« Mon colis va me coûter plus cher » : la taxe sur les petits colis entre en vigueur dès le 1er mars 2026, voici ce que vous devrez vraiment payer information fournie par aufeminin 03/03/2026 à 10:19
La taxe sur les petits colis entre en vigueur le 1er mars 2026. Elle s’appliquera aux commandes expédiées depuis des pays hors Union européenne. Qui devra s’en acquitter et quelles conséquences pour les acheteurs ?
Mauvaise nouvelle pour les adeptes des paniers en ligne à petits prix. Votre T-shirt à 3 euros risque de ne plus être tout à fait au même tarif. Et votre colis surprise pourrait bien vous réserver une addition un peu moins légère que prévu.
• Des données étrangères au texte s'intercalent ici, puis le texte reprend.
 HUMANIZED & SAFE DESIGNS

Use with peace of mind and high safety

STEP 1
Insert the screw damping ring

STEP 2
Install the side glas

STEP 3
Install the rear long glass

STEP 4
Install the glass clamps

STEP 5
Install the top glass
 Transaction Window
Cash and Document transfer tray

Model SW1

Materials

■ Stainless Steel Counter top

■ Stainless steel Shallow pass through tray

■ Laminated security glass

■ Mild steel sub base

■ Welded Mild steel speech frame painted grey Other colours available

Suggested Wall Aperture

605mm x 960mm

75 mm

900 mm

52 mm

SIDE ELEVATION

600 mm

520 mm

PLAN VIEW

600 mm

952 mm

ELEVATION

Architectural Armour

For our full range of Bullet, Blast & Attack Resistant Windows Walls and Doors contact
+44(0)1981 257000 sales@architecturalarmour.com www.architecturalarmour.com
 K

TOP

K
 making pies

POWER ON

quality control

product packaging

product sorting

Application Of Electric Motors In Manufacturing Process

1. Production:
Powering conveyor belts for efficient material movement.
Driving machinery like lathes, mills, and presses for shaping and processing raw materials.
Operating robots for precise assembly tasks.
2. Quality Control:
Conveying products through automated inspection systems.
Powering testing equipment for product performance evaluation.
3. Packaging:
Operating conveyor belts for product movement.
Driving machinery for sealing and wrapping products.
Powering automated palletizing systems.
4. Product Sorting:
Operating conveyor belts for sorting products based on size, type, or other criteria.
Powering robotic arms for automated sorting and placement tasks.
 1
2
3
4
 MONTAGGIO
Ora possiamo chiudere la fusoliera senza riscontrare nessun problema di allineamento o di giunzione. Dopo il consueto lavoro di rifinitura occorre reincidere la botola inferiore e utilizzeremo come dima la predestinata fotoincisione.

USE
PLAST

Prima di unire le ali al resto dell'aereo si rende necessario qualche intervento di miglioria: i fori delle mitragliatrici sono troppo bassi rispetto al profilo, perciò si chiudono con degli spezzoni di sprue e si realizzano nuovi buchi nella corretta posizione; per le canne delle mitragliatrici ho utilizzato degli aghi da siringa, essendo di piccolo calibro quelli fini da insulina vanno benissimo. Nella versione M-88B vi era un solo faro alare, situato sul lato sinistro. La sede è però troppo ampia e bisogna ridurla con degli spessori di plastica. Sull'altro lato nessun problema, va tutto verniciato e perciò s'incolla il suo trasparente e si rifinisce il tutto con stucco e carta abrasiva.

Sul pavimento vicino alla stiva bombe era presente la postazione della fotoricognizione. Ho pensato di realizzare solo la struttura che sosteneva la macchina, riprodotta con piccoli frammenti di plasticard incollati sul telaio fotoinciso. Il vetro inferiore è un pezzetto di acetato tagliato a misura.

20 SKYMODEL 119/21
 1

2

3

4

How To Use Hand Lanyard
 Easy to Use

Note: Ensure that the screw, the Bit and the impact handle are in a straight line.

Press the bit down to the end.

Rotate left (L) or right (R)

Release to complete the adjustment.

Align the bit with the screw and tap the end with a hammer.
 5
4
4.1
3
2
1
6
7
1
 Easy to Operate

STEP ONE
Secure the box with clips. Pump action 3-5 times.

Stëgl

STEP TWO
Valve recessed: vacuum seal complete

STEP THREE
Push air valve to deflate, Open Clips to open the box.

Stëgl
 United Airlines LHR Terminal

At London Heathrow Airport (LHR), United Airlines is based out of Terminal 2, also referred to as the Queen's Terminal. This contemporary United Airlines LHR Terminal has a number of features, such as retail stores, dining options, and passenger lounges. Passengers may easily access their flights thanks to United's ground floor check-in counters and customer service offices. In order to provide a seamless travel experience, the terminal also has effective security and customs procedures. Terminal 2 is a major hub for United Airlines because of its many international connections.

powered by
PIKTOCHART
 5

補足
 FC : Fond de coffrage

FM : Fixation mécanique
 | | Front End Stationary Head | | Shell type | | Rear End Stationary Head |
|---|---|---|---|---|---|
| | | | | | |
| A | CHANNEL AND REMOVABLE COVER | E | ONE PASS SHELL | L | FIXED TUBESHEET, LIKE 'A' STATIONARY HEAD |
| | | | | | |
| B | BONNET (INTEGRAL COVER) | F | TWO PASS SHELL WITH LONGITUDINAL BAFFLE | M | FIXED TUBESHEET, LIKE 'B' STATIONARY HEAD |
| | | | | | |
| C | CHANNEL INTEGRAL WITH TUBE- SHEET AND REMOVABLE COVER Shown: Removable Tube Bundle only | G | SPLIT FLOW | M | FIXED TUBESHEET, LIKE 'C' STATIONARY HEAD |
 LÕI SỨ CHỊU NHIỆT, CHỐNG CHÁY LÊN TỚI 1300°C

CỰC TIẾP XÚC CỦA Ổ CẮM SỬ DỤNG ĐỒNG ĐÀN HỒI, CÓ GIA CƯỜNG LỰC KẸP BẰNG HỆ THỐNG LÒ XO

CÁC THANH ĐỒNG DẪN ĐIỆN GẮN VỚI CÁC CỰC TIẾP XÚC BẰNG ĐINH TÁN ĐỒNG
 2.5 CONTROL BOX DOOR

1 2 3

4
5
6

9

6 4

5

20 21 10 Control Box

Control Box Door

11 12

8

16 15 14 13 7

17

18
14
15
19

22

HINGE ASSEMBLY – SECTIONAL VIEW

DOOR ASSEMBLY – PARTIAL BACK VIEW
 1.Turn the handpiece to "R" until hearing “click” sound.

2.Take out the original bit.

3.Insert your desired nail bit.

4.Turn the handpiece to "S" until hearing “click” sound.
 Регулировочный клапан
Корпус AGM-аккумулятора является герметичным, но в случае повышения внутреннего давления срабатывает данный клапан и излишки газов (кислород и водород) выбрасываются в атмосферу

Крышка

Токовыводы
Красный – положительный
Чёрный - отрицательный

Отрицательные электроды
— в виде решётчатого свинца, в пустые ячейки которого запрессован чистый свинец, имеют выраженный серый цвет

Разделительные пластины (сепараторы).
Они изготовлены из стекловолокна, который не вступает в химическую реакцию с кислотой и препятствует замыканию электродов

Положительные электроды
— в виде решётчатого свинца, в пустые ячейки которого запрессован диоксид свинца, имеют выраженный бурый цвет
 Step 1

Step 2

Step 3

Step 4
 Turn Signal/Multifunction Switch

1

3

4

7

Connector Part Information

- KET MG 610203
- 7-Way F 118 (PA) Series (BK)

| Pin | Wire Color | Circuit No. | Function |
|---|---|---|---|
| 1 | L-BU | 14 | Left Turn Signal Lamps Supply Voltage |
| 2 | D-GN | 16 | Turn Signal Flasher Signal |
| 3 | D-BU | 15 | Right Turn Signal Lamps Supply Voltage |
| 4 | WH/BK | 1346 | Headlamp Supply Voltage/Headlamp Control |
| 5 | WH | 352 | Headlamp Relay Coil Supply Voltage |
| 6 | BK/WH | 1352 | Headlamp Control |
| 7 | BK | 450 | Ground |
Validée par le Conseil constitutionnel puis intégrée à la loi de finances pour 2026, la taxe sur les petits colis entrera en application le 1er mars prochain selon Le Figaro . L’objectif affiché par le gouvernement est clair. Freiner la progression fulgurante des importations de produits à bas prix en provenance de pays situés hors de l’Union européenne. Notamment dans le secteur de la mode à très bas coût.
Sur le principe, cette nouvelle contribution vise les flux massifs de marchandises commandées en ligne et expédiées directement depuis l’étranger. Elle concernera les livraisons destinées à la France hexagonale . Mais aussi à la Martinique, à la Guadeloupe, à La Réunion et à Monaco. Présentée comme temporaire, la mesure doit rester en place jusqu’à l’adoption d’un dispositif équivalent à l’échelle européenne. Attendue au plus tard fin 2026.
Taxe sur les petits colis : combien cela va coûter ?
Le montant est fixé à deux euros par article . Appliqués aux marchandises contenues dans des envois d’une valeur inférieure à 150 euros. En provenance d’un pays hors Union européenne. Cette somme est due au moment de l’importation. Elle ne remplace ni la TVA ni les éventuels droits de douane : elle s’y ajoute. Inscrite à l’article 82 de la loi n°2026-103 du 19 février, la taxe sur les petits colis précise que le consommateur n’est pas, juridiquement, celui qui doit la payer. Le code général des impôts prévoit qu’elle est due par la personne qui réalise la livraison lorsque le bien est vendu en France.
Dans le cadre d’une vente à distance de produits importés, il peut s’agir du vendeur ou de l’opérateur qui facilite la transaction via une interface électronique. Comme une place de marché. Concrètement, pour une commande inférieure à 150 euros passée sur une plateforme telle que Shein, c’est cette dernière qui devra verser les deux euros par article aux douanes . Lors des débats budgétaires, certains sénateurs avaient proposé de porter ce montant à cinq euros. Mais cette hausse n’a finalement pas été retenue.
« Cette mesure a eu un effet boomerang «
Selon Jean-Marie Salva, avocat en droit douanier, les coûts supplémentaires seront « forcément répercutés quelque part ». Que ce soit directement sur l’étiquette ou de manière plus indirecte. La mise en place de la taxe sur les petits colis intervient dans un contexte d’explosion des volumes . D’après un éclairage des douanes publié en décembre, 189 millions de déclarations de petits colis ont été enregistrées en France en 2024. Entre 2022 et 2024, leur nombre a triplé. Et la valeur totale des importations est passée de 1,9 milliard d’euros à 5,3 milliards. Depuis juillet 2021, date à laquelle les envois de moins de 150 euros sont soumis à la TVA et à une déclaration spécifique, plus de 2,1 milliards d’articles ont été importés.
En effet, la France n’est pas la première à tenter l’expérience. Depuis le 1er janvier, l’Italie applique également une taxe de deux euros sur les colis d’une valeur inférieure à 150 euros en provenance de pays hors Union européenne. Mais, selon Valentina Menin, directrice générale d’Assaeroporti, l’association représentant 32 aéroports italiens, « cette mesure a eu un effet boomerang ». Elle explique qu’au moins 30 vols à destination de Milan Malpensa, point d’entrée de 60 % des marchandises aériennes du pays, ont été redirigés vers la Belgique, Amsterdam ou la Hongrie. Afin d’éviter la taxe. Une fois le mécanisme européen instauré, il restera à voir si les plateformes absorberont ce coût. Ou chercheront d’autres moyens de le contourner.